Raumfahrt. - Eine lange Reise geht in diesen Stunden zu Ende. Ein Dreivierteljahr war die aktuelle Marsmission der Nasa unterwegs, am Montag soll das neue Mars-Fahrzeug "Curiosity" auf dem Marsboden aufsetzen. Doch wie bekommt man ein 1000 Kilo schweres Fahrzeug von den Dimensionen eins Mini Coopers heil abgesetzt? Mit einem komplizierten Landesystem.

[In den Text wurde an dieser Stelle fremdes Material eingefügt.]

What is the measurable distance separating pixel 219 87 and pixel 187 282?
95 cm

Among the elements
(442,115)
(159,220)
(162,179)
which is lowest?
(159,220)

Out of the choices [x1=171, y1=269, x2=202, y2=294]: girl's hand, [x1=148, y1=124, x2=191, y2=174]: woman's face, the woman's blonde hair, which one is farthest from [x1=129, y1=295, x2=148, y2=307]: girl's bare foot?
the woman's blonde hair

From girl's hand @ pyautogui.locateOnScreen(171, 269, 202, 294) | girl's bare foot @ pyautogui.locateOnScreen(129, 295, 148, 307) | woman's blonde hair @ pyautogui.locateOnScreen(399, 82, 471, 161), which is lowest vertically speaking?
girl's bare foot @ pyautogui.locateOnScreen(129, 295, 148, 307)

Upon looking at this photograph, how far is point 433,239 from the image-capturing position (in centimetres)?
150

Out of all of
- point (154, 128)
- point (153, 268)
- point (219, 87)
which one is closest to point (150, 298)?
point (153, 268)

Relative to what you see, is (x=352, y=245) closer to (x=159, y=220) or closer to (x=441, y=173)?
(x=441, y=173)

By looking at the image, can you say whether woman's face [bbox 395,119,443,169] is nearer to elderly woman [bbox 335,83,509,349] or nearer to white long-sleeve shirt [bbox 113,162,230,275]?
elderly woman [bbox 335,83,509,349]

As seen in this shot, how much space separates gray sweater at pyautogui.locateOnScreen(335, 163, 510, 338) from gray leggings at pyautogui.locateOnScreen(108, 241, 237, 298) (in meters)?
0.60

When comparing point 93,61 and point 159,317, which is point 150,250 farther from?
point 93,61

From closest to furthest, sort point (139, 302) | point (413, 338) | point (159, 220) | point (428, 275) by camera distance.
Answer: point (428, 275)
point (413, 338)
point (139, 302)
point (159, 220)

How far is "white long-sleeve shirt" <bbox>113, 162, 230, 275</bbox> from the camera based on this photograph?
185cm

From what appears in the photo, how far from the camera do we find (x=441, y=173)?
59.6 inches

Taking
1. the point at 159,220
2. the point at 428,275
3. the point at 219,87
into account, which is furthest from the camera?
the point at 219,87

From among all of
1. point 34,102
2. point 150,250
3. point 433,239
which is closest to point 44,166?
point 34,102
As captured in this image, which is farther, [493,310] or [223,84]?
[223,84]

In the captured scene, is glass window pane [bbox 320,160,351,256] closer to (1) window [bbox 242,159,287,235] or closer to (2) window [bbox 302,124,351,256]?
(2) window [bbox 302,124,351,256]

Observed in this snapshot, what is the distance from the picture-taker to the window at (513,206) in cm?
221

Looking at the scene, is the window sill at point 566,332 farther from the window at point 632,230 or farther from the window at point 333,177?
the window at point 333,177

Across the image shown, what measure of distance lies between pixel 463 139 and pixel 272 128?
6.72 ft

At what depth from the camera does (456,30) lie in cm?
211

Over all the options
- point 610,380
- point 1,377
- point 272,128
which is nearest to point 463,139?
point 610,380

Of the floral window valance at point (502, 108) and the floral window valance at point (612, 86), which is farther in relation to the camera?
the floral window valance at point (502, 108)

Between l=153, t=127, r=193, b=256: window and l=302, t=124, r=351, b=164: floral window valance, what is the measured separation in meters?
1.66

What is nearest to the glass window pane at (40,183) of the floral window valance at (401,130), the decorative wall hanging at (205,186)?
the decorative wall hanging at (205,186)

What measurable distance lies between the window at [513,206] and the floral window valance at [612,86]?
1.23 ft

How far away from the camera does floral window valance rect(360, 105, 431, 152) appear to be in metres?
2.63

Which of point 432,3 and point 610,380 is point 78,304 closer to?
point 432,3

Von Guido Meyer | 03.08.2012
    Fast auf den Tag genau vor 36 Jahren: großer Jubel bei der amerikanischen Raumfahrtbehörde Nasa. Am 20. Juli 1976 landete die US-Raumsonde Viking 1 auf dem Mars. Dieses Glücksgefühl würden die verantwortlichen Ingenieure und Wissenschaftler am Montagmorgen gerne noch einmal erleben. Denn dann soll erstmals seit den 70er-Jahren wieder eine Sonde im "Viking-Prinzip" auf dem Mars landen – das heißt: mit Raketenmotoren als Bremstriebwerken.

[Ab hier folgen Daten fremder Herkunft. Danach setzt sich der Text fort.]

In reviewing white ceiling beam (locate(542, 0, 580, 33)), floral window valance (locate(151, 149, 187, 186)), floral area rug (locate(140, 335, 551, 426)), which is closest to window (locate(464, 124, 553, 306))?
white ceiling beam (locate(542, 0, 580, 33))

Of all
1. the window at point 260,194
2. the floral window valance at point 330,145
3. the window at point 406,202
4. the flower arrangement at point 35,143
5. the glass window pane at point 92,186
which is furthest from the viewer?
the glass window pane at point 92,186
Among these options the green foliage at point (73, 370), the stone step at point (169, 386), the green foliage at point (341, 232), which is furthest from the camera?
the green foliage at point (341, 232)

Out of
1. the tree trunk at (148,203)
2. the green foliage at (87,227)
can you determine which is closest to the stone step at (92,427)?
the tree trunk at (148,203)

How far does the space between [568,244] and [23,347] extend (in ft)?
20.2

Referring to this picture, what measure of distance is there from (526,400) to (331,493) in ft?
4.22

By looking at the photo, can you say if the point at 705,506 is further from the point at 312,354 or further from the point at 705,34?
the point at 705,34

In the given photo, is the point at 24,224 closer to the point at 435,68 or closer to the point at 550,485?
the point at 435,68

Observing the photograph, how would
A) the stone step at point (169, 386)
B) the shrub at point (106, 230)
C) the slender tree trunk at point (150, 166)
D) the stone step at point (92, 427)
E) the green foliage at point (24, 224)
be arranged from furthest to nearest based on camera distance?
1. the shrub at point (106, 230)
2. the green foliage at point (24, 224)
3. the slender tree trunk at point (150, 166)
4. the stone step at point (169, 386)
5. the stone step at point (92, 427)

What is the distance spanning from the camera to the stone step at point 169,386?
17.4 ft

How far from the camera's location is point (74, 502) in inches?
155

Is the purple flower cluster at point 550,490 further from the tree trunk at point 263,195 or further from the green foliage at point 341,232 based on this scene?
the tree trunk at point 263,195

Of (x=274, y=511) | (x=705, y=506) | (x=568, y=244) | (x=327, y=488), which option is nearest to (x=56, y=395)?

    "Diesmal wird unser Landepaket nicht wieder wie ein Flummi, von Airbags umhüllt, über die Mars-Oberfläche hüpfen. Stattdessen werden wir wieder so landen wie Viking 1 und 2. Der Unterschied wird sein, dass die Bremstriebwerke sich über und nicht unter der Sonde befinden. Das macht es dem Rover nach der Landung einfacher loszufahren, wenn ihn der Skycrane auf dem Boden abgesetzt hat."

    Doug McCuistion, der Direktor des Nasa-Mars-Programm am Hauptsitz der Behörde in Washington, D.C. Skycrane und Bremstriebwerke sind die beiden letzten Elemente dieses Landeverfahrens. Zunächst einmal muss der noch verpackte Rover den Eintritt in die Mars-Atmosphäre überstehen, ohne zu verglühen. Gelingt dies, kann sich in etwa elf Kilometer Höhe der größte je gebaute Überschall-Fallschirm aufspannen.

    "Die Abfolge aus Eintritt in die Atmosphäre, Abstieg und Landung ist wie Domino-Spielen. Das Absprengen des Antriebs- und Versorgungssegments etwa zehn Minuten vor dem Eintritt in die Mars-Atmosphäre entspricht dem ersten Domino-Stein, der fallen muss. Und danach müssen auch alle weiteren automatisch umkippen. Gelingt dies auch nur bei einem einzigen nicht, dürfte das Mars Science Laboratory wesentlich härter auf den Mars-Boden treffen, als es uns lieb wäre."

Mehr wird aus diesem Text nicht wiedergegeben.